Charlie Appleton

Personal information
- Full name: Charles Frederick Appleton
- Born: 1913 Warrington, England
- Died: 7 September 1996 (aged 83) Warrington, England

Refereeing information
| Years | Competition |  |  |  |  | Apps |
| 1946–64 | Rugby Football League Championship |  |  |  |  |  |
| 1947–59 | Internationals |  |  |  |  |  |
- Source:

= Charlie Appleton =

British rugby league referee

Charles Frederick Appleton (1913 – 1996) was a British rugby league referee.
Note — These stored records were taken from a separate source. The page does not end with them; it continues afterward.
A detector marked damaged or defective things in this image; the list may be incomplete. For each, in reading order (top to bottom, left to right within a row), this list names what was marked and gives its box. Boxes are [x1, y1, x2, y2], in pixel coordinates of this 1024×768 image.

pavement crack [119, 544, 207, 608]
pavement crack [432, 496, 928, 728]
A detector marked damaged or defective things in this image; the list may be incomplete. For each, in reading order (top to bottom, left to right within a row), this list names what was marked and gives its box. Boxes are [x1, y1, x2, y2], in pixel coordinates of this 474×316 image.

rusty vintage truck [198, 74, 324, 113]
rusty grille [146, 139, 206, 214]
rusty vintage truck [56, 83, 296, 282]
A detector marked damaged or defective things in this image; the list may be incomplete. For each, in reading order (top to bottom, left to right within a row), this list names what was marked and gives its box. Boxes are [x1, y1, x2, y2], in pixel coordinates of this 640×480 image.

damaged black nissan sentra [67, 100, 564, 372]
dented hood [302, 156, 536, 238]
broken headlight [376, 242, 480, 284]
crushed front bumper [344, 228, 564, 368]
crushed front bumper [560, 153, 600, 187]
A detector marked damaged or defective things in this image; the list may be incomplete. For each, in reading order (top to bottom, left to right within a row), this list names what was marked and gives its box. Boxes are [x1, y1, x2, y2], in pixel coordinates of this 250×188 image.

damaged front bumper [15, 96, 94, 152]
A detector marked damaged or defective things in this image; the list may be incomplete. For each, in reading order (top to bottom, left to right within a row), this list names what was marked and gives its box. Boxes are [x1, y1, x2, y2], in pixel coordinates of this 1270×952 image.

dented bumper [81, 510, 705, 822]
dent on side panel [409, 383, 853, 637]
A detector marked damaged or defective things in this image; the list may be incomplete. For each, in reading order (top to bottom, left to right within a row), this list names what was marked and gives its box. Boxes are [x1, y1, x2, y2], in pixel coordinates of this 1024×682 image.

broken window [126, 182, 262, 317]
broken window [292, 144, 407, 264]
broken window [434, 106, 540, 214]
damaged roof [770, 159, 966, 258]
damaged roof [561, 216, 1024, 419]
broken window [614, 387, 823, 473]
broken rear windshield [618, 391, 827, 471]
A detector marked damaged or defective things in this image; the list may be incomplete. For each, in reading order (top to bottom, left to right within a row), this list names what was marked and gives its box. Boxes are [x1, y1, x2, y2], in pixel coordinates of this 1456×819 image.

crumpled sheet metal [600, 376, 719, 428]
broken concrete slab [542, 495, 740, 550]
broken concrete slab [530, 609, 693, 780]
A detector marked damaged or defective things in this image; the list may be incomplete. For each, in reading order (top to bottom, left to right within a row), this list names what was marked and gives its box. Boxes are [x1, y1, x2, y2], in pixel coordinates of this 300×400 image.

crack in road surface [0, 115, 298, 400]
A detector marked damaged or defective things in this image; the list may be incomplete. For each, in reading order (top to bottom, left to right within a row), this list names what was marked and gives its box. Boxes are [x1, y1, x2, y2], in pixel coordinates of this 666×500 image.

He refereed over 20 Test matches, including the World Cup final in 1954. He also officiated in three Challenge Cup Finals.

==Biography==
Born in Warrington, Appleton began refereeing games in the Rugby Football League after the Second World War.

He took charge of his first Challenge Cup final in 1952, and also refereed the finals in 1957 and 1959.

In 1954, he refereed the inaugural Rugby League World Cup final between Great Britain and France.

He reached the mandatory retirement age of 50 in 1963, but agreed to continue refereeing for a further year due to a shortage of experienced officials in the game.

As part of the celebration of rugby league's centenary season, Appleton was awarded a medal to commemorate the finals he had refereed at Wembley Stadium. He died in September 1996, aged 83.